During trial, defendant sought to introduce evidence that Katie had disclosed prior sexual activity when she went to the hospital with her mother. The evidence consisted of a notation in the hospital record reading: "11 year old female [ ] burning sensation when she urinate [sic] and also ↑ frequency of urination had sex 3 months ago one time [ ] vaginal discharge." Defense counsel argued that the introduction of the report was necessary for three reasons: to explain Katie's mother's statement that she had looked at Katie's vaginal opening and that it "looked bigger than . . . a normal child's at that time"; because it shed light on Katie's credibility and the consistency of the story she told; and to explain how a twelve-year-old girl would know about ejaculation. The State argued that that evidence was barred by the Rape Shield Law, N.J.S.A. 2C:14-7.

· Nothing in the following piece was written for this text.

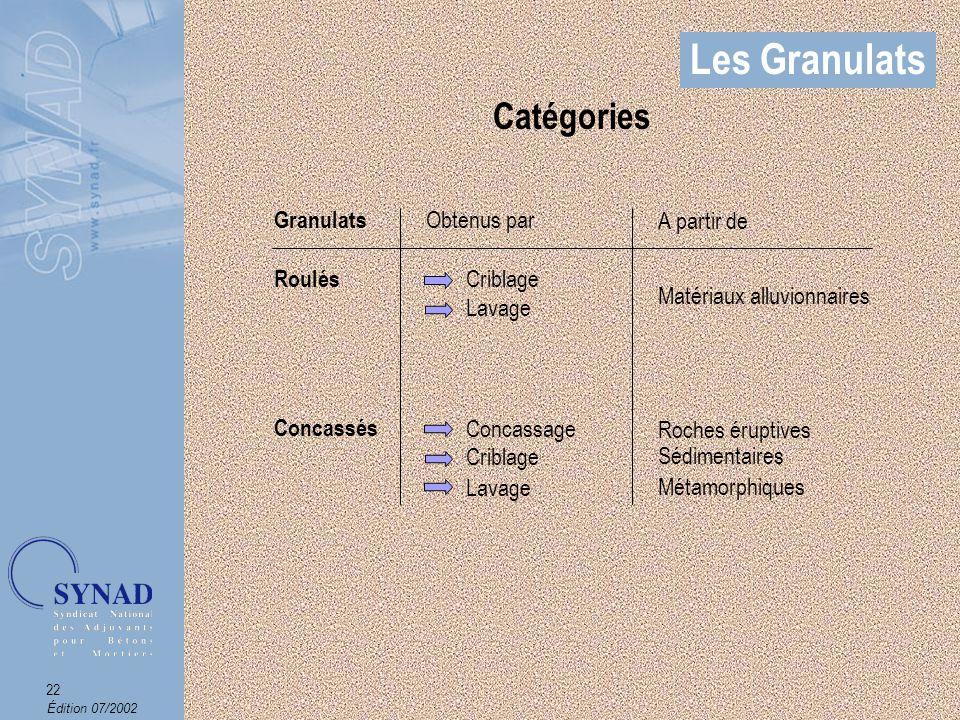 Les Granulats Catégories Granulats Obtenus par A partir de Roulés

The trial judge ruled that that evidence was inadmissible. In particular he noted that there was no suggestion in the notation that ejaculation was involved in the prior incident, that the evidence was "too speculative," and that its "probative value . . . [was] not there." The trial judge also noted that Katie "didn't use any age inappropriate language that she may [not] have gotten from some other place to describe this."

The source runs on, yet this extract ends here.